VERCELLI - Mons. Stefano Bedello Parroco del Duomo - "Mi metto al servizio per favorire la corresponsabilità" - Tanta gente in Cattedrale per l'inizio del nuovo ministero pastorale del Sacerdote che fu ordinato proprio qui, 14 anni orsono - Molti spunti di riflessione nel suo messaggio: riconnettersi con noi stessi, con la nostra interiorità, per essere connessi come comunità - IL VIDEO E LA GALLERY

Prima la cronaca o prima i ricordi?

Non è facile scegliere, perché, in questa domenica 15 ottobre 2023, quando Mons. Stefano Bedello fa il proprio ingresso in Cattedrale, come nuovo Parroco del Duomo di Sant’Eusebio (e coordinatore dell’Unità Pastorale che comprende anche San Giuseppe, Sant’Agnese e San Bernardo – Madonna degli Infermi) torna alla mente quel (non troppo) lontano

17 ottobre 2009, – leggi cliccando qui –

quando il compianto Arcivescovo Padre Enrico Masseroni lo ordinava Sacerdote.

Un’emozione particolare, si diceva e non solo perché un nuovo “Operaio” giungeva ad occuparsi della Messe. Anche perché quelli erano gli inizi di un altro (sia permesso), certo non pari, ma anch’esso vissuto come adesione ad un compito, “ministero”: quello della comunicazione pastorale, categoria dell’informazione forse non troppo frequentata, ma nella quale VercelliOggi.it  ha sempre creduto (trovando, peraltro, più che lusinghieri riscontri tra i Lettori, che ringraziamo, anche in questa occasione).

E proprio in quel giorno (ma nei mesi precedenti si era già seguita l’ordinazione diaconale del giovane Sacerdote) ha data uno dei primi articoli (siamo on line dal 5 gennaio di quell’anno) pubblicati per raccontare di un fatto importante per il popolo di Dio che è in Vercelli, per l’intera Chiesa eusebiana.

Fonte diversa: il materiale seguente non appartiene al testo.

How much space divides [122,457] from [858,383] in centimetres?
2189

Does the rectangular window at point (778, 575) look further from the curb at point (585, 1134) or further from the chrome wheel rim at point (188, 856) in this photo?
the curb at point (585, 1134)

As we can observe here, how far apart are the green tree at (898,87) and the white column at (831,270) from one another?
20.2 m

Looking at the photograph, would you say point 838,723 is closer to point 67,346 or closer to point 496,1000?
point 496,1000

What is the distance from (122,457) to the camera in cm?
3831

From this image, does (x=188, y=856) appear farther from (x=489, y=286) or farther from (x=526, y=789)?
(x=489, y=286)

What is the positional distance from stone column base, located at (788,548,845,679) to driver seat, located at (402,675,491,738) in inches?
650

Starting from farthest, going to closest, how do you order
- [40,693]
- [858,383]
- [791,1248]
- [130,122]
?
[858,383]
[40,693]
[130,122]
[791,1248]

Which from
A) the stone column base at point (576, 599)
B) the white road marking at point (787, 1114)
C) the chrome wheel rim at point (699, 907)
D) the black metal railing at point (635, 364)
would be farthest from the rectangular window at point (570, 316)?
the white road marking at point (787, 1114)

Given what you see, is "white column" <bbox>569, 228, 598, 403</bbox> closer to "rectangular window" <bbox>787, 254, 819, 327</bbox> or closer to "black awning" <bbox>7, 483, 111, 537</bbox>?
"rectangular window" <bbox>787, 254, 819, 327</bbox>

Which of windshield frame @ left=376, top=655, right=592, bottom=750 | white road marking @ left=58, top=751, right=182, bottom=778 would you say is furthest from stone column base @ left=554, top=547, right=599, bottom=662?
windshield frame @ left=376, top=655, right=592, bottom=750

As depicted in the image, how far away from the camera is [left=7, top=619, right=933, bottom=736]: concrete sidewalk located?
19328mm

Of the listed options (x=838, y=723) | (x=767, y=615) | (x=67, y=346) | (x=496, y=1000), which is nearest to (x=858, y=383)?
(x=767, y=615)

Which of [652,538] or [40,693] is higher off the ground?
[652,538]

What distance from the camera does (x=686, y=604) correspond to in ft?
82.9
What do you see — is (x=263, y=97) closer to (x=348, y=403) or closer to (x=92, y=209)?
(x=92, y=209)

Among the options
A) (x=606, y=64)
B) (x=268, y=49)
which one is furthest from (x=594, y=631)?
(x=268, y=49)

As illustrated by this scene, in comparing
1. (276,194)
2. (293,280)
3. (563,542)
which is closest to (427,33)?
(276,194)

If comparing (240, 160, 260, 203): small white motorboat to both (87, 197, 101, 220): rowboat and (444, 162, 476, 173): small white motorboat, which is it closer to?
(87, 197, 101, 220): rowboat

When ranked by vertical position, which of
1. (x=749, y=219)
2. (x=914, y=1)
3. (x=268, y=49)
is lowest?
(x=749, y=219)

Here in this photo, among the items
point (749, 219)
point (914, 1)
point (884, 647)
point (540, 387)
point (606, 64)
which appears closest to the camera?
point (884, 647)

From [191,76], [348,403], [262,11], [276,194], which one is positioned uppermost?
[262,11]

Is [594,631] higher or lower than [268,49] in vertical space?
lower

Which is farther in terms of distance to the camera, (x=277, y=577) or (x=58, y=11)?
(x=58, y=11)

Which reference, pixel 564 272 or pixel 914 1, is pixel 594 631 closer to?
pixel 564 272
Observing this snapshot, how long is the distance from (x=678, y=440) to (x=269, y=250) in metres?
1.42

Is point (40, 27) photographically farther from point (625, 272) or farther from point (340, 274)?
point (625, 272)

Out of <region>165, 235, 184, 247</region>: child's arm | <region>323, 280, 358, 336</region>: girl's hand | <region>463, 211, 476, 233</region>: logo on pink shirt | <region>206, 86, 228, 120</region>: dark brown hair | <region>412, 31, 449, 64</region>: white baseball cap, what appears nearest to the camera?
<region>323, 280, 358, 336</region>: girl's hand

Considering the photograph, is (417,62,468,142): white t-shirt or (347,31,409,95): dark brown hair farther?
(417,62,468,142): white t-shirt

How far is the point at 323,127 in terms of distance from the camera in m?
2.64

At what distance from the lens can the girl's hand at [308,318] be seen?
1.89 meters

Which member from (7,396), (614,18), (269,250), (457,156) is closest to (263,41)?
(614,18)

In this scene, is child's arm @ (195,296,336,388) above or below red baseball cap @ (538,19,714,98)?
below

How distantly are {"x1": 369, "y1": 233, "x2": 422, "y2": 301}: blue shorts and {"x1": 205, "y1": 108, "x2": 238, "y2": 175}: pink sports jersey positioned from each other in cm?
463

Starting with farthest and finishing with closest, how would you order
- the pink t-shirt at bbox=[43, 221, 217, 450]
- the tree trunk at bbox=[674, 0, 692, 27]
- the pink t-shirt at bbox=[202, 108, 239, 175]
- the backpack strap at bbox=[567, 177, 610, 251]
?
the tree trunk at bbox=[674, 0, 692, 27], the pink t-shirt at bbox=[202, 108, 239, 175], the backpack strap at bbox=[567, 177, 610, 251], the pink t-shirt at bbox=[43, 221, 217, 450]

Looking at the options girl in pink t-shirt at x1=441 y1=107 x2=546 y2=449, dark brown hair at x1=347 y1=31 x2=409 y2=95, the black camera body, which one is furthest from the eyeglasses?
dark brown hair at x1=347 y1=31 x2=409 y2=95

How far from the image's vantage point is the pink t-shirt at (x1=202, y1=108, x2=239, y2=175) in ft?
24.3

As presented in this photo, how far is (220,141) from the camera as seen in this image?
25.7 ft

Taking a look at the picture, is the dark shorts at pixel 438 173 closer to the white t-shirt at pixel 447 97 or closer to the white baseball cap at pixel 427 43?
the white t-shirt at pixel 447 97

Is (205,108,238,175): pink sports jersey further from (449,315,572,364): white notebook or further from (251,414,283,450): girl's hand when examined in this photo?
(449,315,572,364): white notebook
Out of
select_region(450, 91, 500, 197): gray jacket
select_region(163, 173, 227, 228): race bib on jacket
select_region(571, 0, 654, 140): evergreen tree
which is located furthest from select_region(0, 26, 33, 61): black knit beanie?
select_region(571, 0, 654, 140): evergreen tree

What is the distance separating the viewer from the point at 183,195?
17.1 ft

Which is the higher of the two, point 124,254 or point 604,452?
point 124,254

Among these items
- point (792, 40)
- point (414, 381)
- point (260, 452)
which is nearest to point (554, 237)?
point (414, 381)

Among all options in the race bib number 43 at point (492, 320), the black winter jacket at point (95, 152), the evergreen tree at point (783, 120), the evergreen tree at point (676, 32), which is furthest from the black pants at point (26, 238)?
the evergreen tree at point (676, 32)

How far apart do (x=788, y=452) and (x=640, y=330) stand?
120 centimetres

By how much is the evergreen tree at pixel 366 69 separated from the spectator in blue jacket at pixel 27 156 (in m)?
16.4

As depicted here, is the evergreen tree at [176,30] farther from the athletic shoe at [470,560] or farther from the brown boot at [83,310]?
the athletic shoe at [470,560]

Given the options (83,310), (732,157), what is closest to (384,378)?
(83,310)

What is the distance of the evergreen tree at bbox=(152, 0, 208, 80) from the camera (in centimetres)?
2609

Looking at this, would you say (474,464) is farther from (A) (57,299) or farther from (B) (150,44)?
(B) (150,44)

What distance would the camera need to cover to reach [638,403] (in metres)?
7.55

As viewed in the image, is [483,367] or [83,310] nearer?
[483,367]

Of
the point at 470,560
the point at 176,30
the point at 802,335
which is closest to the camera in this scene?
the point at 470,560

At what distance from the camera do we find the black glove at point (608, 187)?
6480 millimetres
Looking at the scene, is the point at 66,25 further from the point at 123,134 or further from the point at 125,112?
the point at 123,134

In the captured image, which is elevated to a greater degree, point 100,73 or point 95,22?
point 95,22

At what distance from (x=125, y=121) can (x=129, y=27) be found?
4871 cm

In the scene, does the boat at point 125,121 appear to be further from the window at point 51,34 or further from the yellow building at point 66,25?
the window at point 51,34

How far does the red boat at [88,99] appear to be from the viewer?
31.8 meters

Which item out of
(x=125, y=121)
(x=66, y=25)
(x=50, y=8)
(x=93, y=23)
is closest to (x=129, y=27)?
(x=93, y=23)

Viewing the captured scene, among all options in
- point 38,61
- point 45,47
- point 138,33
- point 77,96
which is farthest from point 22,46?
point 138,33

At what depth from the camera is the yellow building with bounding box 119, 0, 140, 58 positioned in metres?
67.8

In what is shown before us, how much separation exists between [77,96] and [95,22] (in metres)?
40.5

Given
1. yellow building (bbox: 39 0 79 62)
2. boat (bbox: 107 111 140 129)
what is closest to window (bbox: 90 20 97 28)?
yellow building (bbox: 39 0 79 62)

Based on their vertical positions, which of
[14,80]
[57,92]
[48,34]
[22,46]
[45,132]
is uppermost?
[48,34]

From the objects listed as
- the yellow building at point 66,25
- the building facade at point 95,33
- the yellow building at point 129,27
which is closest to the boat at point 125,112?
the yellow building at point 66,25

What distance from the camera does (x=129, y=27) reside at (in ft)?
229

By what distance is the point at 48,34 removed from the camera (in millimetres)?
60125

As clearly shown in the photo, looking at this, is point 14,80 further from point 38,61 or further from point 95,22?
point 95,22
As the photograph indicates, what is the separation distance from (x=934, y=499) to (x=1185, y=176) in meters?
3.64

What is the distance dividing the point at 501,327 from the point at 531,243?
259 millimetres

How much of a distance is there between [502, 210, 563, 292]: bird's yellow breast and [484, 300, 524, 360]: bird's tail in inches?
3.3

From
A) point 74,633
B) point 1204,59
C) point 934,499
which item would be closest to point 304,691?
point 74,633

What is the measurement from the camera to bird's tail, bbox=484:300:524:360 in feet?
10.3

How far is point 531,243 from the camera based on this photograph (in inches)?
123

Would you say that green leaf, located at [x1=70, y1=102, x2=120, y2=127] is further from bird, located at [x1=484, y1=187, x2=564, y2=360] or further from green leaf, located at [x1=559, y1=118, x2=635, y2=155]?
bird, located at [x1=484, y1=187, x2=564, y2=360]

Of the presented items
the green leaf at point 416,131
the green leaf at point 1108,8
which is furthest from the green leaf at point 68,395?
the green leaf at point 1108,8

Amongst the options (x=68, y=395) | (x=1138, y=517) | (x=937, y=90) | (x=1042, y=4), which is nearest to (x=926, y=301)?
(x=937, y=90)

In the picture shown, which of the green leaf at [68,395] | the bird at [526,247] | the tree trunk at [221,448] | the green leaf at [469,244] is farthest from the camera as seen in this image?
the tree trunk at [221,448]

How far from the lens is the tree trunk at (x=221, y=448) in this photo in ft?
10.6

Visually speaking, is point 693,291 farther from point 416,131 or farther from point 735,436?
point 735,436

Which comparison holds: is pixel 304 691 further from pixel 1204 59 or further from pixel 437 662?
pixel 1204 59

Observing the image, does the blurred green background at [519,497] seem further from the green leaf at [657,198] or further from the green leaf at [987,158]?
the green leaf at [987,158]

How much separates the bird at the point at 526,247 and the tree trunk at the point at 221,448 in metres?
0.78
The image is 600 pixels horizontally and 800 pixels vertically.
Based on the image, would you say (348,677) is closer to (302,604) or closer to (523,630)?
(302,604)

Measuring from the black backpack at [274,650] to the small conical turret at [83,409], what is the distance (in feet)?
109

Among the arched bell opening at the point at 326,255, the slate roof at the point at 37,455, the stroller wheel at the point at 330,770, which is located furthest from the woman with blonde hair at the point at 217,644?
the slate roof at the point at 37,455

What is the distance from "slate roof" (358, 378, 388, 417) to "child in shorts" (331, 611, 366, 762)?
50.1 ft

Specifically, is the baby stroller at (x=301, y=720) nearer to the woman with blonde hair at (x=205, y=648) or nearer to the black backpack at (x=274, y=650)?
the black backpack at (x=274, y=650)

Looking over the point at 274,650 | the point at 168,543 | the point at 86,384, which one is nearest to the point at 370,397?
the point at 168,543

Oggi, 14 anni dopo, abbiamo il piacere di documentare questo arrivo, di pubblicare alcuni momenti di una Liturgia davvero coinvolgente: semplice e coinvolgente, che dice di una – se si passa l’ossimoro – “familiarità solenne” forse la cifra più persuasiva di un momento bello della Chiesa eusebiana.

Il video che volentieri offriamo ai Lettori anche perché resti come documento di questo giorno, insieme ad ampi tratti della Liturgia, presenta, integrali, l’omelia dell’Arcivescovo, Mons. Marco Arnolfo, e l’indirizzo di saluto pronunciato dal nuovo Parroco.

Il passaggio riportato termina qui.